Utopie und Ökologie
Aufgeblättert: »Ökosozialismus« von Alexander Neupert-Doppler
Die Ideengeschichte des Ökosozialismus als Utopie geht auf eine jahrzehntelange Geschichte zurück – von den Neuen Sozialen Bewegungen über die Anfänge der Grünen, den Ökofeminismus und die defensiven Abwehrkämpfe der 1990er Jahre bis hin zu den aktuellen Debatten um die Klimakrise und Degrowth. Anhand von 50 Texten aus 50 Jahren ökosozialistischer Debatte zeichnet der Autor Alexander Neupert-Doppler diese spannende und widerspruchsvolle Geschichte nach. Die Bandbreite der Ideen dabei ist groß: Von Ökoanarchismus bis Ökodiktatur, von Reform und Transformation bis hin zu Bruch und Revolution. Auch die Frage einer ökosozialistischen Partei und der Kampf um die Parlamente wurden immer wieder kontrovers debattiert. Alle diese Auseinandersetzungen werden gut kontextualisiert und gerade die unrühmliche Geschichte der bundesdeutschen Grünen wird sehr überzeugend dargestellt. Das Buch arbeitet ausgiebig mit Zitaten aus Originaltexten, die kursiv gedruckt sind. Das mag beim Lesen stören, hat aber den Vorteil, einen recht authentischen Einblick in die Debatten zu geben. Die Beschäftigung mit den Auseinandersetzungen der letzten 50 Jahre sieht der Autor als Möglichkeit, den Blick für die bevorstehenden Aufgaben zu schärfen. Zunächst muss es darum gehen, sich aus der »Zange zwischen Rechten und Liberalen« zu befreien.

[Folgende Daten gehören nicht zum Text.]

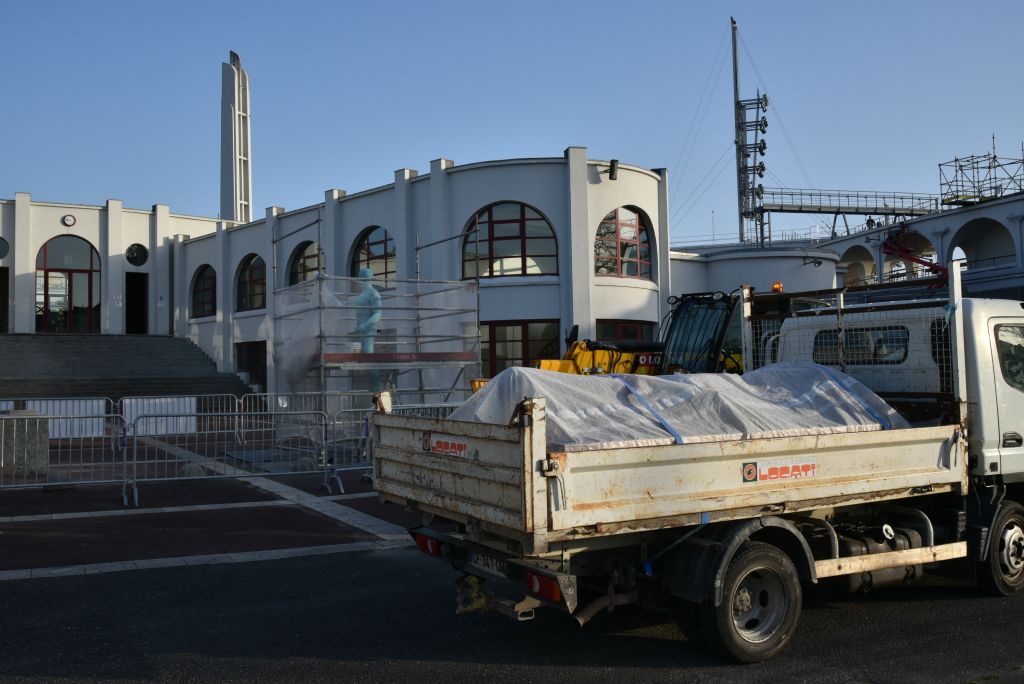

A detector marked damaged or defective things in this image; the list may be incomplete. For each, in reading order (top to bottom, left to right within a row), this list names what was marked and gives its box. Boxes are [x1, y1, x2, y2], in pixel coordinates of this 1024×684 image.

rusty metal panel [548, 423, 962, 532]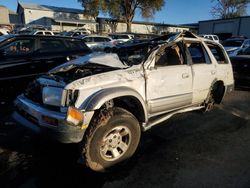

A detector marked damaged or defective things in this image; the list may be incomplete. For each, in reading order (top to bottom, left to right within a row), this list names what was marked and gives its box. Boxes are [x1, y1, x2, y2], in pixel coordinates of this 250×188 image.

dented hood [49, 53, 129, 74]
damaged white suv [12, 31, 234, 172]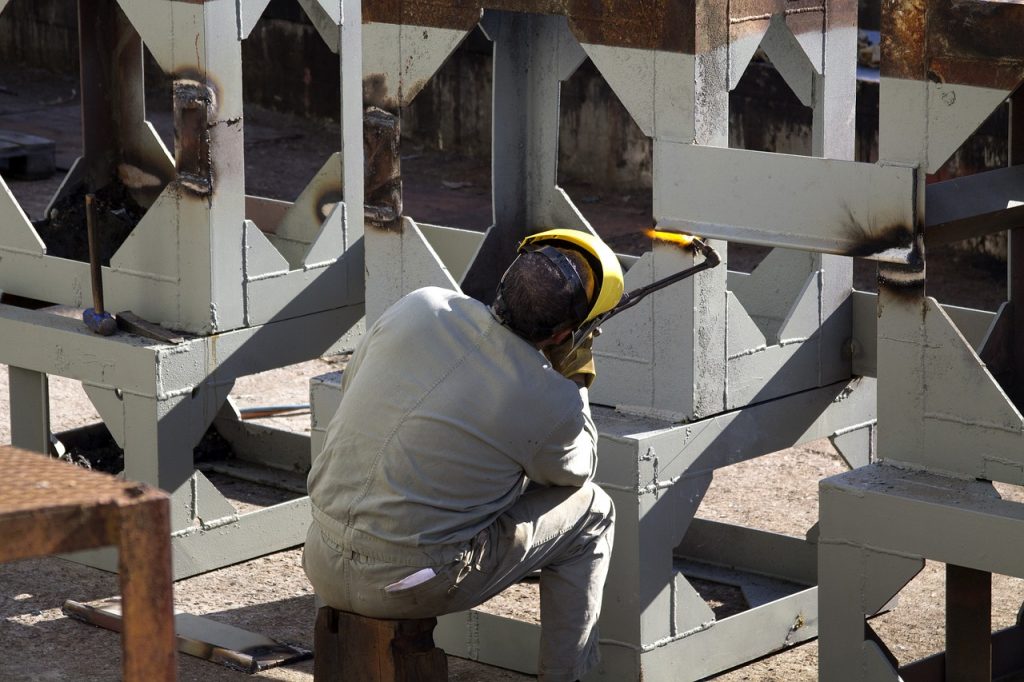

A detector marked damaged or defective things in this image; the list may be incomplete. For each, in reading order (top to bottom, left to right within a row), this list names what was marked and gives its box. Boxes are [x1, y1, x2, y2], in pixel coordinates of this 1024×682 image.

burn mark [172, 75, 218, 195]
rusty metal piece [173, 77, 217, 195]
rusty metal piece [364, 105, 404, 228]
burn mark [364, 107, 404, 231]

Wie die dazu notwendige »Artikulation von Bedürfnissen« konkret aussehen könnte, erfahren wir im Buch nicht. Es bleibt die Aufforderung, die »ökosozialistische Utopie als Motivationsquelle« zu begreifen, um zu einer »wirklichen Bewegung« zu werden.
Alexander Neupert-Doppler: Ökosozialismus. Mandelbaum, Wien, Berlin 2022. 204 Seiten, 14 EUR.